* [EXERCISE AIM]: Copy out the passage of the text on leonine contracts below, starting at "Plus, of course, this" and ending at "with someone else?)".

* [EXERCISE TEXT]:
[Start of Attachment]
Questions: Leonine Contracts, Illusory Promise, Resurrective Eidolons, and Intentional Communities

I might be jumping the Trope-a-Day queue a bit, but do the eldrae recognize the validity of the concept of a Leonine Contract?

In particular, how would they analyze the situation in the Chesterton quote at the top?

Well, fundamentally in ethics, there ain’t no such thing as a Leonine Contract in that sense.

(I say “in that sense” because there are fraud, coercion, and things that look like contracts but aren’t1, none of which count, along with mixed forms like good old Vaderian “altering the bargain”, some of which are classed with leonine contracts even though they aren’t, technically speaking.

Most relevantly, though, there’s no doctrine of unconscionability – i.e., the notion that a contract is unenforceable because no reasonable or informed person would otherwise agree to it – on the grounds that all people legally competent to sign contracts are by definition reasonable persons capable of informing themselves, which classifies those who do not inform themselves as bloody stupid2. And inasmuch as the Empire has a social policy on that sort of thing, it’s to not protect people against the consequences of Being Bloody Stupid, because that’s how you end up with a polity full of helpless, dependent chumps.)

But leaving aside all such instrumental considerations, the fundamental ethical reason why there ain’t no such thing as a leonine contract is that the concept of one necessarily implies that you can compel the service of other sophonts (or their property – say, their food – which is part of them by the principle of el daráv valté eloé có-sa dal) without their informed consent and no, just no, even if you are starving. Not even a step down that road of treating sophs as instrumentalities. That’s how mutual-slave-states end up rationalizing all their bullshit. So not happening.

That being said, in the latter situation given in the aforementioned Chesterton quote, what an Imperial citizen-shareholder trying that one might run into are the Altruism Statutes, which are basically the statute law backing up Article V (Responsibilities of the Citizen-Shareholder), para. 4 of the Imperial Charter:

Responsibility of Common Defense: Inasmuch as the Empire guarantees to its citizen-shareholders the right to, and the means for, the common defense, each citizen-shareholder of the Empire is amenable to and accepts the responsibility of participating in the common defense; to defend other citizen-shareholders when and wheresoever it may be necessary; as part of the citizen militia and severally from it to defend the Empire, and its people wholly or severally, when they are threatened, whether by ill deed or cataclysm of nature; and to value and preserve the rich heritage of our ancestors and our cultures both common and disparate.

…which makes doing so in itself a [criminal] breach of their sovereign services contract, belike, because they voluntarily obligated themselves in the matter.

(Although I should also make it clear that someone rescuing you from a situation they themselves did not create is owed recompense by the principle of mélith. If you value your life (which people who are still alive presumptively do), you owe the one who preserved it in due proportion.)

Plus, of course, this sort of thing is basically fuelling your extremely unenlightened self-interest with a giant pile of burning reputational capital, which apart from being bad for you in general, is likely to be particularly bad for you the next time you require the volunteered assistance of your fellow sophs…

Given the central place sacredness of contract has in Imperial society, what do Imperial law and eldraeic ethics have to say about illusory promise?

(And as a follow-on, even if there aren’t any legal, moral, or ethical obstacles as such, what will the neighbors tend to think of someone who’s constantly hedging their bets by resorting to them whenever they try to enter into a contract with someone else?)
[End of Attachment]
(Saved data entries)
[Start of Attachment]
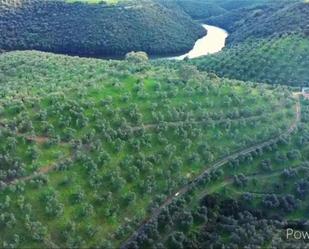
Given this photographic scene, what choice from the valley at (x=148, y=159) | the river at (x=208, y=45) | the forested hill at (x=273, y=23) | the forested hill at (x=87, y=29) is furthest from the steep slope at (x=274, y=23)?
the valley at (x=148, y=159)

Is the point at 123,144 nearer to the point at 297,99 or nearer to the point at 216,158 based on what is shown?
the point at 216,158

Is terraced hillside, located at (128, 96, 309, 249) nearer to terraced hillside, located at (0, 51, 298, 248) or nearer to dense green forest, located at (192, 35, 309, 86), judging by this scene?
terraced hillside, located at (0, 51, 298, 248)

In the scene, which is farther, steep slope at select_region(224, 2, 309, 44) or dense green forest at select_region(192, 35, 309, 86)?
steep slope at select_region(224, 2, 309, 44)

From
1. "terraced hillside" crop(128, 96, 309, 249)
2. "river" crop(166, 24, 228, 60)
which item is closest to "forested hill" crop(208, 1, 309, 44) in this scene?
"river" crop(166, 24, 228, 60)

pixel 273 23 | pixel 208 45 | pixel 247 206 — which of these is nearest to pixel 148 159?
pixel 247 206

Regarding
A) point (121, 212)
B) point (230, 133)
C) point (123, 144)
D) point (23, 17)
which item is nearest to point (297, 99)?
point (230, 133)

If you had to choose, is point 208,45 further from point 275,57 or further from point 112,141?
point 112,141
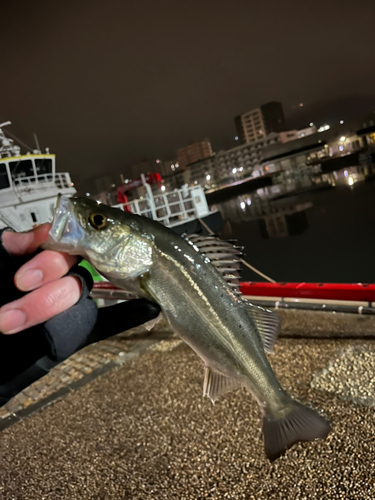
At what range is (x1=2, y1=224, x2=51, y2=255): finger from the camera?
5.29ft

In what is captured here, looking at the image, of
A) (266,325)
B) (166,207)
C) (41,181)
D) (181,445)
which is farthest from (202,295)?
(41,181)

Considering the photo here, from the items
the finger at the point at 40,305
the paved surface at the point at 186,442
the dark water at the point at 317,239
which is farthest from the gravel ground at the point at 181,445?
the dark water at the point at 317,239

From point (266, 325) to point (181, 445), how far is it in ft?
7.30

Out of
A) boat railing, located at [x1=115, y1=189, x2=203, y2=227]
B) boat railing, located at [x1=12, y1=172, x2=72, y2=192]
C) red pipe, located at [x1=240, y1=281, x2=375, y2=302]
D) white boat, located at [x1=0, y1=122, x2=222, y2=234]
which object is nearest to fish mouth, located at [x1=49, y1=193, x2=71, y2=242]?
red pipe, located at [x1=240, y1=281, x2=375, y2=302]

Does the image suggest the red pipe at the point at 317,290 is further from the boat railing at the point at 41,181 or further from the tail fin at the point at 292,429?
the boat railing at the point at 41,181

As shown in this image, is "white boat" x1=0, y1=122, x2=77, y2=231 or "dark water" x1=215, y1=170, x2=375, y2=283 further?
"white boat" x1=0, y1=122, x2=77, y2=231

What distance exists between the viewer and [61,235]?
151cm

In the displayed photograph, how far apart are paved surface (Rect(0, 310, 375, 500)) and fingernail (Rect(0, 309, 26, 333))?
2.42m

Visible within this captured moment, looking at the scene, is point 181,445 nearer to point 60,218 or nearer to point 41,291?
point 41,291

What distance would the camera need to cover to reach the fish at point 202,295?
1.63 metres

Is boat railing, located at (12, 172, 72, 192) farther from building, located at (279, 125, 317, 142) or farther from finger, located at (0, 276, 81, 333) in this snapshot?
building, located at (279, 125, 317, 142)

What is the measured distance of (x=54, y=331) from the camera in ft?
4.76

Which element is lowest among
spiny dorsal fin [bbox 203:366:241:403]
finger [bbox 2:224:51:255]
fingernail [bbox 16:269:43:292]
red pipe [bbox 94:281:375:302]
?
red pipe [bbox 94:281:375:302]

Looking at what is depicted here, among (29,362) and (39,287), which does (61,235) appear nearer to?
(39,287)
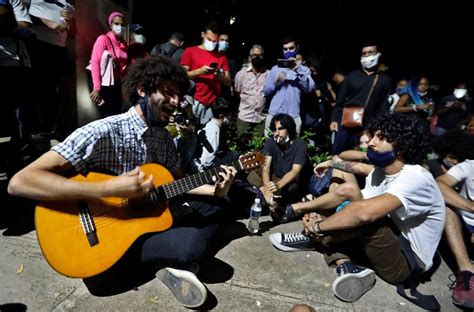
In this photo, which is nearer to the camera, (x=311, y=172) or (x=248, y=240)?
(x=248, y=240)

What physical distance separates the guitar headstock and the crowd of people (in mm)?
174

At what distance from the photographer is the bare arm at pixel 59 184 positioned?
2016mm

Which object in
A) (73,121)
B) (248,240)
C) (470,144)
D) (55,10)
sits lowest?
(248,240)

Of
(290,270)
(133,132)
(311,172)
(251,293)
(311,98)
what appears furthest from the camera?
(311,98)

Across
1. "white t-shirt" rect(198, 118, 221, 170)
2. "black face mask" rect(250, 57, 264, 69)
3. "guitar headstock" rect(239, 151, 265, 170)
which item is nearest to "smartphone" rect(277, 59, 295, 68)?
"black face mask" rect(250, 57, 264, 69)

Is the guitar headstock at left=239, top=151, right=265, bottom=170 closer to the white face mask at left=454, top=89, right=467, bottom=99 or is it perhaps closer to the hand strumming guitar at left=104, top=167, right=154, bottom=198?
the hand strumming guitar at left=104, top=167, right=154, bottom=198

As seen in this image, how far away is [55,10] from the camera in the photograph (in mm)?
4219

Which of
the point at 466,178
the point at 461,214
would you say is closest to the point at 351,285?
the point at 461,214

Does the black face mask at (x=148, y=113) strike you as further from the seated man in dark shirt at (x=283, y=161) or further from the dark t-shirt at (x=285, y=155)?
the dark t-shirt at (x=285, y=155)

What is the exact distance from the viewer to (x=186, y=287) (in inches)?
90.1

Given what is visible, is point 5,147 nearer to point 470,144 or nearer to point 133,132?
point 133,132

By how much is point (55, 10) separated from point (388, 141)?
4240 millimetres

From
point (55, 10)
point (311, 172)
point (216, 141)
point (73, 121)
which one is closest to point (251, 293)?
point (216, 141)

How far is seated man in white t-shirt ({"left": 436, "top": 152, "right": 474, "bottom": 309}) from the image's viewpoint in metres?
2.82
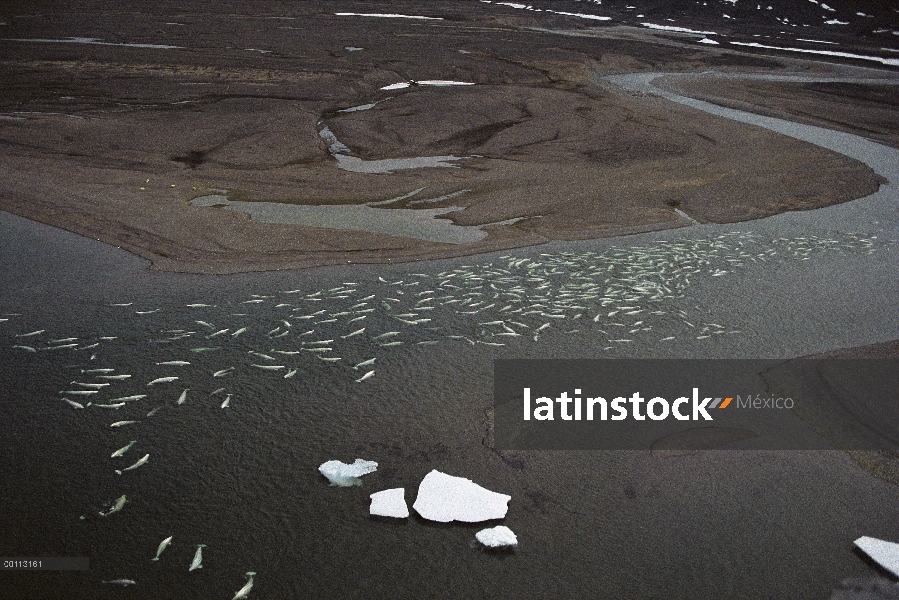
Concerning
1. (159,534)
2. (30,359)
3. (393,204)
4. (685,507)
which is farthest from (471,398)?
(393,204)

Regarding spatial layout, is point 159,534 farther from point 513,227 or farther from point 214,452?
point 513,227

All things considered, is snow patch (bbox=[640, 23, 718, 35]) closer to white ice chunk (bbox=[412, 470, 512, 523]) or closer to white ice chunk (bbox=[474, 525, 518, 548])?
white ice chunk (bbox=[412, 470, 512, 523])

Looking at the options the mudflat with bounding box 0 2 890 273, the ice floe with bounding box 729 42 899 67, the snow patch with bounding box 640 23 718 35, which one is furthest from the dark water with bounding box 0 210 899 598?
the snow patch with bounding box 640 23 718 35

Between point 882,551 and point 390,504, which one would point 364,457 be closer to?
point 390,504


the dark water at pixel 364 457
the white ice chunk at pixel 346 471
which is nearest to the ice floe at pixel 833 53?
the dark water at pixel 364 457

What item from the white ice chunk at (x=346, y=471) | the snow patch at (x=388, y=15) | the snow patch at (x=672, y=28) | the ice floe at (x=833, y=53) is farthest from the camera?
the snow patch at (x=672, y=28)

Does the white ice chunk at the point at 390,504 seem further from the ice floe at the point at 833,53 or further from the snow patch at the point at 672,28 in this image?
the snow patch at the point at 672,28

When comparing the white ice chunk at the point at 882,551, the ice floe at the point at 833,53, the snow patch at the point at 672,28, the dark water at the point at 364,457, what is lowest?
the dark water at the point at 364,457
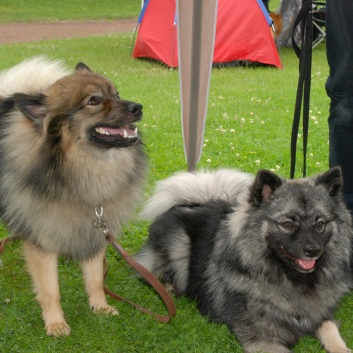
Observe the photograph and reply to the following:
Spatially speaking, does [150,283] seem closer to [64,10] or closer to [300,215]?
[300,215]

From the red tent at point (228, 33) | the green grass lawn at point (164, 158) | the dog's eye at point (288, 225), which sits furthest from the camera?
the red tent at point (228, 33)

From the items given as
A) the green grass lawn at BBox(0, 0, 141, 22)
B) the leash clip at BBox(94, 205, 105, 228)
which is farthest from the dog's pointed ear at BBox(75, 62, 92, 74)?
the green grass lawn at BBox(0, 0, 141, 22)

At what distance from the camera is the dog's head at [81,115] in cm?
300

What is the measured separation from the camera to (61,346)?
10.2 ft

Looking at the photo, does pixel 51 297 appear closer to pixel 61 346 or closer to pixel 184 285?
pixel 61 346

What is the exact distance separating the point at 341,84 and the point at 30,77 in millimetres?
1913

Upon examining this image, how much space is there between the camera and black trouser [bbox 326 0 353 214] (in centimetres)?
349

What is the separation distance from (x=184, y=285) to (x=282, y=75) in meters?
8.07

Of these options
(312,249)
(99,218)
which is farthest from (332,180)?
(99,218)

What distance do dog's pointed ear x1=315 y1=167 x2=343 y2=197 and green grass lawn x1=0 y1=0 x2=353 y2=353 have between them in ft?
2.64

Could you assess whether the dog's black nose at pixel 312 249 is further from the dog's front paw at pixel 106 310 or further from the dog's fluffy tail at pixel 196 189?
the dog's front paw at pixel 106 310

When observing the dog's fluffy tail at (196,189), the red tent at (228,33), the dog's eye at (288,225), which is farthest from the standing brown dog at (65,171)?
the red tent at (228,33)

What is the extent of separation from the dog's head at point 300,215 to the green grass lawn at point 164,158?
0.58 m

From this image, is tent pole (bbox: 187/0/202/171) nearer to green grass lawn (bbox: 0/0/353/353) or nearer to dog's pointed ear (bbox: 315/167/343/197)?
green grass lawn (bbox: 0/0/353/353)
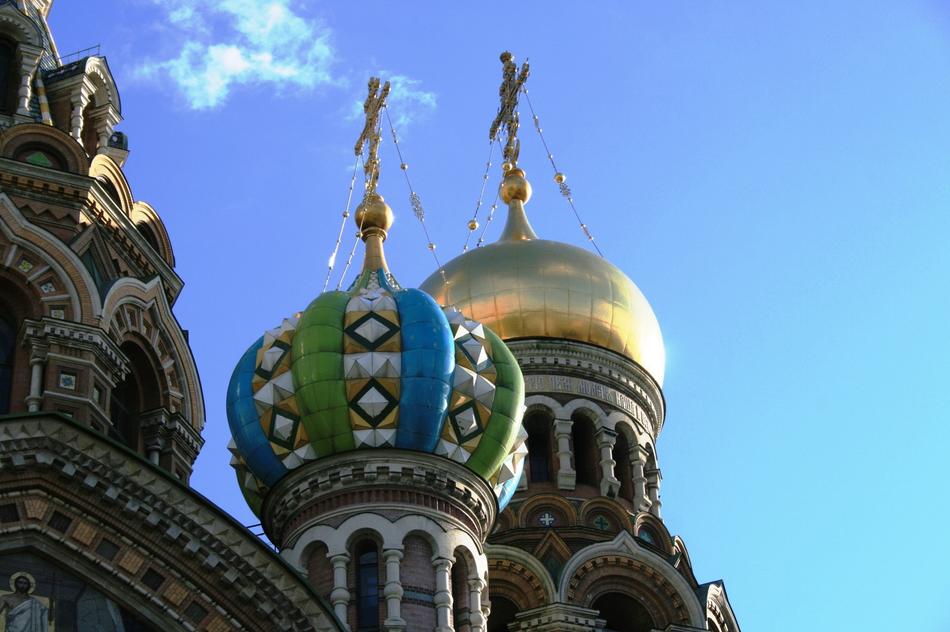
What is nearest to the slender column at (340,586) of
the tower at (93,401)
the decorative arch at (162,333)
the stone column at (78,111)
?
the tower at (93,401)

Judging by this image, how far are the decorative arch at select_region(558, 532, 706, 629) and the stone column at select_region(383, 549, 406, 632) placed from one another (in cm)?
390

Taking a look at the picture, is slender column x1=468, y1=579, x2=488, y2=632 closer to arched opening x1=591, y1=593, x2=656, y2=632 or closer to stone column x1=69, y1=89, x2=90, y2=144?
arched opening x1=591, y1=593, x2=656, y2=632

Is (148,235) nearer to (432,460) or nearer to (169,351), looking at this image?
(169,351)

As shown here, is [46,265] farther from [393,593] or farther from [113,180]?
[393,593]

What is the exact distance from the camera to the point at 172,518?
45.0 ft

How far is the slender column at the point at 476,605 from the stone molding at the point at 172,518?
222 cm

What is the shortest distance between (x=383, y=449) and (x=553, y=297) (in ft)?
19.1

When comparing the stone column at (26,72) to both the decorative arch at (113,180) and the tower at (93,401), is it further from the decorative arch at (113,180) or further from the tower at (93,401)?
the decorative arch at (113,180)

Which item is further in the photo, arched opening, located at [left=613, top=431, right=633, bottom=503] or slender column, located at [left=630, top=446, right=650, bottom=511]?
arched opening, located at [left=613, top=431, right=633, bottom=503]

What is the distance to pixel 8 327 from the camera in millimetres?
16156

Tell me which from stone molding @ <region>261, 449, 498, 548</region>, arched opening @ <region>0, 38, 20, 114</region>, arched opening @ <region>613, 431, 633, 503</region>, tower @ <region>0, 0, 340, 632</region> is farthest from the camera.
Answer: arched opening @ <region>613, 431, 633, 503</region>

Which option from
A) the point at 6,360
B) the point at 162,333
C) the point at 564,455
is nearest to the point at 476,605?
the point at 162,333

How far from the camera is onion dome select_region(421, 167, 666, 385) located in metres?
21.6

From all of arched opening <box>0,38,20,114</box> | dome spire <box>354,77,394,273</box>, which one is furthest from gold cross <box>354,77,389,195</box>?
[End of Attachment]
* [SOLUTION BELOW]:
Plus, of course, this sort of thing is basically fuelling your extremely unenlightened self-interest with a giant pile of burning reputational capital, which apart from being bad for you in general, is likely to be particularly bad for you the next time you require the volunteered assistance of your fellow sophs…

Given the central place sacredness of contract has in Imperial society, what do Imperial law and eldraeic ethics have to say about illusory promise?

(And as a follow-on, even if there aren’t any legal, moral, or ethical obstacles as such, what will the neighbors tend to think of someone who’s constantly hedging their bets by resorting to them whenever they try to enter into a contract with someone else?)